Когда мы прибыли в аэропорт, очень внимательные и недоверчивые служащие провели строгий досмотр нашего багажа. В частности, офицер охраны, который просвечивал рентгеном мою ручную кладь, беспрестанно смотрел на меня свирепым взглядом, разговаривал грубо и был убеждён в том, что я что-то скрываю. На его агрессию я зеркально ответила презрением. Когда наши глаза встретились, я пристально смотрела на него до тех пор, пока он не вернул сумку, обыскав её лишь один раз и не очень внимательно. Как вскоре выяснилось, я была единственной в нашей группе, кому удалось выехать хоть с какими-то магнитофонными записями; у всех остальных они были конфискованы. Мы так никогда и не узнали, в чём же именно нас подозревали. Ничего, что можно было бы вменить нам в вину, в магнитофонных записях не было обнаружено, поскольку ни один из нас ни в коей мере не был связан с политикой.
Шли годы, и я сомневалась в том, что когда-либо будет опубликовано хоть что-то из этого, учитывая возможность возмездия для тех, кто по-прежнему жил в Тибете. Однако после того, как в 2007 году Адеу Ринпоче покинул этот мир, я пересмотрела свой взгляд на то, чтобы сделать эти материалы доступными, придя к заключению, что Адеу Ринпоче так детально рассказал эти истории для того, чтобы их можно было опубликовать. То, что он говорит, – не столько критика, сколько историческое повествование и источник вдохновения для других людей, получивших подобные травмы. Он никогда не ощущал себя жертвой и во всех обстоятельствах действовал как подлинный практик, смотря на всё происходящее как на игру кармы и возможность совмещать Дхарму с жизнью точно в том виде, в каком она разворачивалась.

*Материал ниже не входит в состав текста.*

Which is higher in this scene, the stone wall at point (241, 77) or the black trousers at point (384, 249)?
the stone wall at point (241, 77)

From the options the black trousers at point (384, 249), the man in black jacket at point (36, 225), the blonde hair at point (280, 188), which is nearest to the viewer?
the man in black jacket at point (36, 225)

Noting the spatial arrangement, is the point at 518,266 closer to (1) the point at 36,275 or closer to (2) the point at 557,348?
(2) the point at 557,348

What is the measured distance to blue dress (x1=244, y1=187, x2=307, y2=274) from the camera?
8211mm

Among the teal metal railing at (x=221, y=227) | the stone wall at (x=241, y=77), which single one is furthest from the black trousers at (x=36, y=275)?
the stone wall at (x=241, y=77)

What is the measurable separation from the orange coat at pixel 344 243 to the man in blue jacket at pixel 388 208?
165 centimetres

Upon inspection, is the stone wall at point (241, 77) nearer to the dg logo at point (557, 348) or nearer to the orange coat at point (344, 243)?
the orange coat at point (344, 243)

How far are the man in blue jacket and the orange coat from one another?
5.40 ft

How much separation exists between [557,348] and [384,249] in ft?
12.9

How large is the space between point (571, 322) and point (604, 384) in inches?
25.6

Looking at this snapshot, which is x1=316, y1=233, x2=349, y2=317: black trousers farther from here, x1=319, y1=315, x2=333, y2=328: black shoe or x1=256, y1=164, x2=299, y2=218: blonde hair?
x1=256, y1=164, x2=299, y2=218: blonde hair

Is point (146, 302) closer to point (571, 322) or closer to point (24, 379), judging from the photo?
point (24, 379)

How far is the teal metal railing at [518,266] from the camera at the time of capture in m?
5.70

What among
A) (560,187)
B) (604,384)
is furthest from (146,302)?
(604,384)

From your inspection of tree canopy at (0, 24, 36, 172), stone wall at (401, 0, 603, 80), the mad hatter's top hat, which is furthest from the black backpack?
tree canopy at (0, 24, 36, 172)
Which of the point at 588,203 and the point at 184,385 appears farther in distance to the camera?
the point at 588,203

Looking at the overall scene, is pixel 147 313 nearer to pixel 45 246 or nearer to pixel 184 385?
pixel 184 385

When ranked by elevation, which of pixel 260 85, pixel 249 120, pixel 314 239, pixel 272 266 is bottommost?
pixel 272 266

То, что лично для меня выделяет историю Адеу Ринпоче, – это не столько те ужасы, через которые ему довелось пройти в процессе коммунистической оккупации Тибета, – он сам же отмечает, что многие другие люди прошли через гораздо большие испытания, не говоря уже обо всех тех, кто расстался с жизнью, – но, скорее, то, каким образом он рассказывал об этом. Во время описания того, что случилось с ним и многими другими, как он выжил и в конце концов вышел на свободу, он говорил откровенно, с достоинством, без тени возмущения, гнева или грусти. Он никогда не добавлял умственного страдания к и без того непереносимому опыту. Без порицания и недовольства он смотрел на то, что случилось с ним, как на созревание его собственной индивидуальной кармы и потому смело принимал ответственность за то жестокое обращение, через которое ему пришлось пройти; на самом деле он неоднократно утверждал, что каждый человек страдает в соответствии со своей кармой. Как задумчиво говорил Ринпоче: «Я полагаю, то, что выпадает вам на долю, – это созревание определённой кармы, которую вы создали в прошлом».